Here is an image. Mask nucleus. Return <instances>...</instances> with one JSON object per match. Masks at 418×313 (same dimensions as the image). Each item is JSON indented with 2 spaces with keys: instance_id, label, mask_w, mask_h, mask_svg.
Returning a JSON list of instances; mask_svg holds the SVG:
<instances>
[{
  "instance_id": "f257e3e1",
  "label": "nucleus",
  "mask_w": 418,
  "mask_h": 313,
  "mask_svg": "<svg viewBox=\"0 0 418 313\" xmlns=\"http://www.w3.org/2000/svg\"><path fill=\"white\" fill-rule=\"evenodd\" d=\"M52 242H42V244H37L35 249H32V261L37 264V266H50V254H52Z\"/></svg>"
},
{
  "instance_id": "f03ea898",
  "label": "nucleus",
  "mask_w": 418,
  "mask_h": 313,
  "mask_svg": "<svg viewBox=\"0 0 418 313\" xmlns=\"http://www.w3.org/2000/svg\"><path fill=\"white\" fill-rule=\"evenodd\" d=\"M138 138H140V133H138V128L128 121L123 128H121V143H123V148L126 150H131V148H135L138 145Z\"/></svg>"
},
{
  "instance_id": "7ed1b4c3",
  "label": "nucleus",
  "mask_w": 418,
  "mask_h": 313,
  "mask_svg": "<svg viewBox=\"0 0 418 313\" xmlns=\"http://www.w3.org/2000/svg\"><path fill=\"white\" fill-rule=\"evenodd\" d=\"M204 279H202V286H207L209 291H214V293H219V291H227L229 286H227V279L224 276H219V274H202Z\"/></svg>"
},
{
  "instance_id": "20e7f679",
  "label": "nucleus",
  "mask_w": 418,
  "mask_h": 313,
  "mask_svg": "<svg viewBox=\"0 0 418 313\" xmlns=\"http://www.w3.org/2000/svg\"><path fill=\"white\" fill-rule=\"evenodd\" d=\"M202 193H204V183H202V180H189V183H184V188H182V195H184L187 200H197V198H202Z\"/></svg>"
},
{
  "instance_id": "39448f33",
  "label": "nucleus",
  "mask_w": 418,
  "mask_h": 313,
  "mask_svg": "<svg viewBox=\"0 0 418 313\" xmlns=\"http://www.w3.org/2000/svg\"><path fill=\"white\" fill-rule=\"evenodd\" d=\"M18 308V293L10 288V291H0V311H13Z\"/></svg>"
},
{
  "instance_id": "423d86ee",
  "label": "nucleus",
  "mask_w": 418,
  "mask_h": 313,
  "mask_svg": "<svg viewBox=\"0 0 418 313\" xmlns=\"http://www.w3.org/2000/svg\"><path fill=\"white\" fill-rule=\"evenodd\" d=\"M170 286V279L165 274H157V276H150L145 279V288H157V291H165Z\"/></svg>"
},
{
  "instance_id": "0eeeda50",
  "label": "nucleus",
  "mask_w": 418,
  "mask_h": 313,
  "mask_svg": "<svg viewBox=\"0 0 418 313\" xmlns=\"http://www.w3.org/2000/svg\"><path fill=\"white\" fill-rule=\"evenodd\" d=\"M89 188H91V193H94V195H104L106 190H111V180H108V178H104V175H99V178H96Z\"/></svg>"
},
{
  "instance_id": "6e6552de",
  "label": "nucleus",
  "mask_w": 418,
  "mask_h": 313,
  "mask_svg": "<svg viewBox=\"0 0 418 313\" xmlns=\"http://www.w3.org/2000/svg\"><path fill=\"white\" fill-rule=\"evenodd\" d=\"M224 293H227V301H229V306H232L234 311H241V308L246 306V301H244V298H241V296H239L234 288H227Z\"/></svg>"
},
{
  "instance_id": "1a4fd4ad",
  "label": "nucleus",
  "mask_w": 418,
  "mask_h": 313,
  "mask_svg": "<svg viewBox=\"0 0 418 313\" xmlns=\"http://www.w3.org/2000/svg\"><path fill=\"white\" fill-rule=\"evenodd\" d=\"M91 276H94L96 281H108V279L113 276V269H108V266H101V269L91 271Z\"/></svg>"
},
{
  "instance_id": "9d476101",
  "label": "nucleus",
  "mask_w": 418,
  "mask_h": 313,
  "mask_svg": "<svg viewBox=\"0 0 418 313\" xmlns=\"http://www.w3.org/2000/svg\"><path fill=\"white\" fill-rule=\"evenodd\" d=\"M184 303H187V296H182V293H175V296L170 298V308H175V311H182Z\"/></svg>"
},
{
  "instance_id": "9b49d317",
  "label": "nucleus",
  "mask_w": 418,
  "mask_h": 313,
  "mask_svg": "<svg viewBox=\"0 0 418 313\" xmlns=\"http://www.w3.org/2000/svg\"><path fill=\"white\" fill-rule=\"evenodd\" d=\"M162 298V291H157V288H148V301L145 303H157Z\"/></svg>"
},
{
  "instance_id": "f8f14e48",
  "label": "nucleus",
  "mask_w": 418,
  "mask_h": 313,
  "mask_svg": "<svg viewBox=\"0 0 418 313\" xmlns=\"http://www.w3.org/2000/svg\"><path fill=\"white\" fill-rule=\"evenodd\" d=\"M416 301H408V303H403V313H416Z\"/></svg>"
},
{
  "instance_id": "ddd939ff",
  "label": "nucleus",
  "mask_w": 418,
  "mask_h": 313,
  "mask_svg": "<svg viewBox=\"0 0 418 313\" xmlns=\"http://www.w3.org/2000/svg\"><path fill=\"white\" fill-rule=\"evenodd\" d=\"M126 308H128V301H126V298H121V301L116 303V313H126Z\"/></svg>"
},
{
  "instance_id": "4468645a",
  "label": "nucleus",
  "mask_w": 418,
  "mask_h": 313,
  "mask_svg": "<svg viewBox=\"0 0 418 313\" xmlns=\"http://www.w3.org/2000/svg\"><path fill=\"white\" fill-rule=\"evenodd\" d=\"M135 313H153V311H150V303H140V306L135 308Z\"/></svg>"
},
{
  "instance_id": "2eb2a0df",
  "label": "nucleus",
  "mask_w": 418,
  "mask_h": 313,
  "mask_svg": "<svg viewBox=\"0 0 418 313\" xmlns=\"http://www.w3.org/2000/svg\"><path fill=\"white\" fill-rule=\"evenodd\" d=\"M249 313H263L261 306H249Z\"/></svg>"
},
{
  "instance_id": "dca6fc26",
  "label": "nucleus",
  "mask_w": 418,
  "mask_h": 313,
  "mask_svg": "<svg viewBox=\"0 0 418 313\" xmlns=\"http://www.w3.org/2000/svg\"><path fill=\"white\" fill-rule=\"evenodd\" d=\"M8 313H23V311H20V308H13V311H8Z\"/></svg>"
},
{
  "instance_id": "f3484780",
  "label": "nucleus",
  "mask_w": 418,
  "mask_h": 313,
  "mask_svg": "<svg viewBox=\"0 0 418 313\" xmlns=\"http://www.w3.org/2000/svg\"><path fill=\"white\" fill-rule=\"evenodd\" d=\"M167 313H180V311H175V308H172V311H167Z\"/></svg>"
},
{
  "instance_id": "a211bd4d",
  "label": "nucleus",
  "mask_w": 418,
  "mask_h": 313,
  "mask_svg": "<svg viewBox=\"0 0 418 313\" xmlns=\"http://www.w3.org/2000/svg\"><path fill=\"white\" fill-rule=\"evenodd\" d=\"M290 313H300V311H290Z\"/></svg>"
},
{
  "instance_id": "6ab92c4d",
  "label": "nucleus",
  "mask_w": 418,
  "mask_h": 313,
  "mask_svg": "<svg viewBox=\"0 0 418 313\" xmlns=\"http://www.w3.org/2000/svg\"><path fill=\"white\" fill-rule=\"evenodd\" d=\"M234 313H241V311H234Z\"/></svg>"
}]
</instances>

□ □ □ □ □ □ □

[Goal of the exercise]
Identify each line of the records that contains the word "holds", and copy those lines.

[Reply to the task]
Returning a JSON list of instances; mask_svg holds the SVG:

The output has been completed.